Tray 20 also provides an alignment function for pad 15. FIG. 6 shows tray 20 in a partially inverted position displaying its underside. In this view, one can easily see the holes 58 in floor 51 of tray 20 through which during humidifier use, water drains onto pad 15. Walls 65 and 66 extend lengthwise along floor 51 and downwardly therefrom, intersecting floor 51 along side edges thereof. There are in the underside of tray 20 two pairs of plates 55 shown adjacent to each other, and each plate mounted adjacent to the side edges of floor 51. Each one of the plates 55 carries an angled surface 56 which with tray 20 in its normal upright position (opposite to that shown in FIG. 6), slopes downwardly and outwardly from floor 51. Similarly, pairs of plates 60 and 70 are placed along these side edges of floor 51 and have similar angled surfaces 61 and 71 respectively.
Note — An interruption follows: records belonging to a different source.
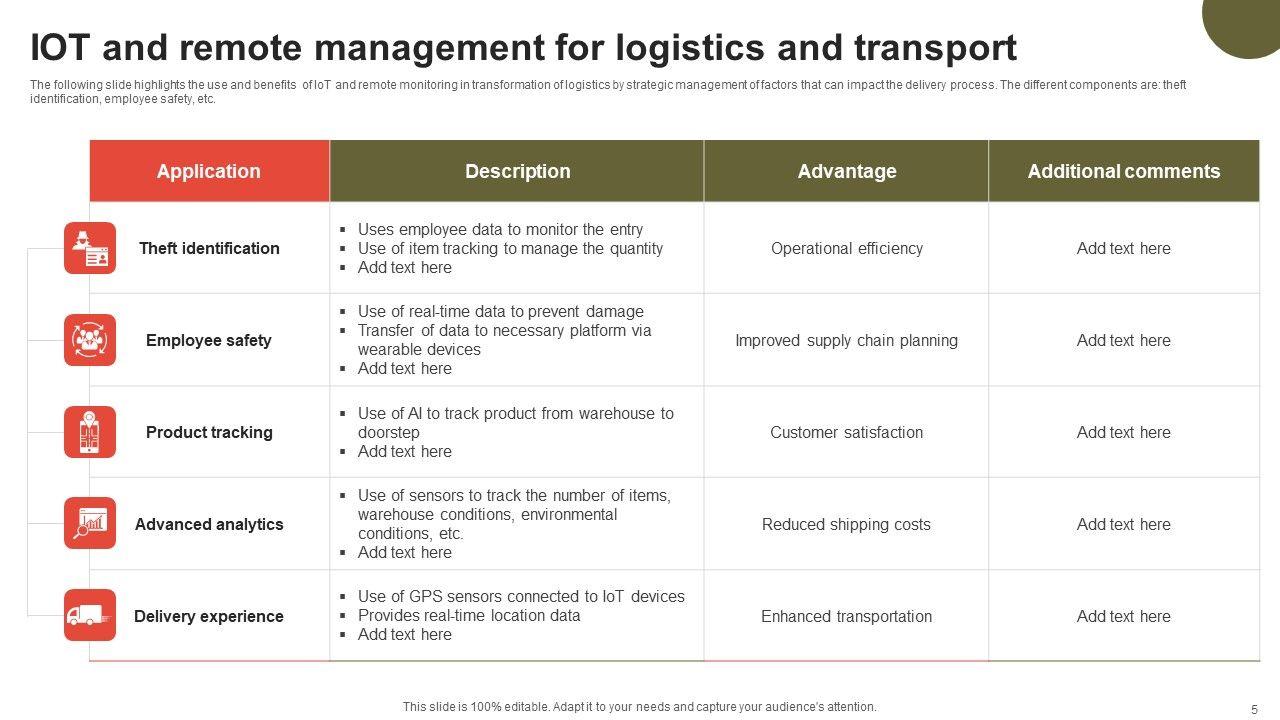 IOT and remote management for logistics and transport

The following slide highlights the use and benefits of IoT and remote monitoring in transformation of logistics by strategic management of factors that can impact the delivery process. The different components are: theft identification, employee safety, etc.

| Application | Description | Advantage | Additional comments |
|---|---|---|---|
| Theft identification | ▪ Uses employee data to monitor the entry ▪ Use of item tracking to manage the quantity ▪ Add text here | Operational efficiency | Add text here |
| Employee safety | ▪ Use of real-time data to prevent damage ▪ Transfer of data to necessary platform via wearable devices ▪ Add text here | Improved supply chain planning | Add text here |
| Product tracking | ▪ Use of AI to track product from warehouse to doorstep ▪ Add text here | Customer satisfaction | Add text here |
| Advanced analytics | ▪ Use of sensors to track the number of items, warehouse conditions, environmental conditions, etc. ▪ Add text here | Reduced shipping costs | Add text here |
| Delivery experience | ▪ Use of GPS sensors connected to IoT devices ▪ Provides real-time location data ▪ Add text here | Enhanced transportation | Add text here |

This slide is 100% editable. Adapt it to your needs and capture your audience's attention.

5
Surfaces 56, 61, and 71 are intended to engage the upper front and back corners of pad 15 to retain and align pad 15 in spaced relationship to both of the tray 20 walls 65 and 66 and walls 45, 46, 48, and 49 of side sections 25 and 26.

Side section 25 carries a spacer rib 41 on the inside surface midway between walls 45 and 46 and extending along substantially the entire longitudinal (vertical) length of side section 25. Rib 41 projects toward side section 26 and engages the adjacent side of pad 15. The cross section of side section 25 in FIG. 2 shows how rib 41 engages pad 15. Rib 41 is intended to ensure that there is a slight spacing between side section 25 and pad 15, and also prevents air from bypassing pad 15 by flowing between frame wall 44 and pad 15. Side section 26 has a similar spacer rib (not shown) extending along its entire vertical length from frame wall 47 and having a similar relationship with the side of pad 15 and similar purposes for its presence.

When a pad 15 is to be mounted in frame assembly 10, tray 20 is detached from frame 12 by elastically deflecting walls 45, 46, 48, and 49 outwardly, freeing tabs 58 and allowing tray 20 to be removed from frame 12. A pad 15 of suitable dimensions is slipped into the interior space defined by side sections 25 and 26 and bottom section 23. Reattaching tray 20 causes each of the angled surfaces 30, 36, 39, 56, 61, and 71; pad supports 34 and 35; the internal rib 41; and the rib carried by side section 26, all to engage pad 15. With all of these angled surfaces, pad supports, and ribs simultaneously engaging and supporting pad 15, pad 15 is held in frame assembly 10 with only a small amount of total area in contact with frame 12. Minimizing the area of contact seems to reduce the amount of water which flows from pad 15 to the frame and housing surfaces surrounding it. Accordingly little water on these surfaces is available to evaporate from them, reducing substantially the rate and amount of mineral buildup on them.